For the internal generation workload, numerous algorithms and best practices already exist to optimize inference speed. In contrast, external tool usage workloads vary by tool type; however, most non-AI functions have predictable execution times based on input size. To leverage this predictability, we can maintain a function runtime lookup table inside the agentic serving framework, that stores the expected execution range for each call. Each time a function is executed, its total latency is computed and used to update the lookup table. Using these time ranges, we can schedule function calls more efficiently by allocating resources accordingly, which ultimately increases system throughput.

We can utilize an MCP client-server architecture to offload function calls and other non-generative workloads (e.g., RAG retrieval) to dedicated execution devices or clusters.

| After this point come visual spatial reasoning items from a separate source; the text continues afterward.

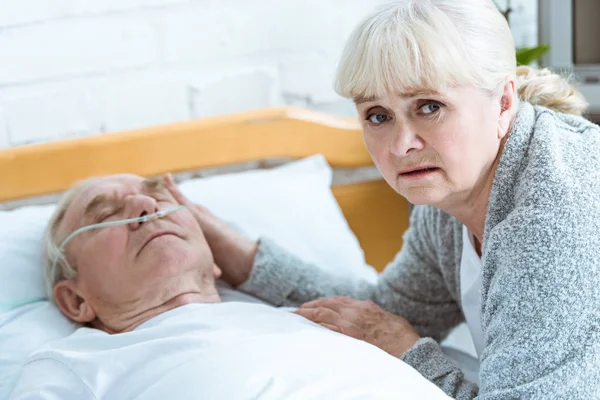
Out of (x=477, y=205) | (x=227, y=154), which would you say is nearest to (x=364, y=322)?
(x=477, y=205)

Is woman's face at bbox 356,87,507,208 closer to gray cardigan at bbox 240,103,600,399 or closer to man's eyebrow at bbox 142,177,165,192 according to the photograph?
gray cardigan at bbox 240,103,600,399

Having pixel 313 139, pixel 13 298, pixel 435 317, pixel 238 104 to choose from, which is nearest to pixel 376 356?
pixel 435 317

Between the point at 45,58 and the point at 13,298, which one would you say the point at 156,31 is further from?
the point at 13,298

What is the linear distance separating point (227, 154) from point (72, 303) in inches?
22.0

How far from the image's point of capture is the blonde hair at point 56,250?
1.51 meters

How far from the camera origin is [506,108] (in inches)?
50.2

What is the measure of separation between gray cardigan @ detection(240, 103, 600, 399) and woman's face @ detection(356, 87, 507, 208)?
4 cm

This design ensures that LLM generation remains isolated from ancillary tasks, simplifying debugging and facilitating scalable system deployment.

Conclusion

Those are just some of the optimizations that I can think of (it can have mistakes!), and there are many other ways to optimize the agentic serving system. The key is to understand the system architecture and the application scenarios, and then optimize the system based on the specific requirements. The agentic serving system is still in its early stage, and there are many challenges to overcome. However, with the rapid development of LLM models and the increasing demand for intelligent agents, I believe that the agentic serving system will become more mature and widely used in the near future.

Also the need of such system designs are increasing, and we are looking forward to more research and development in this area.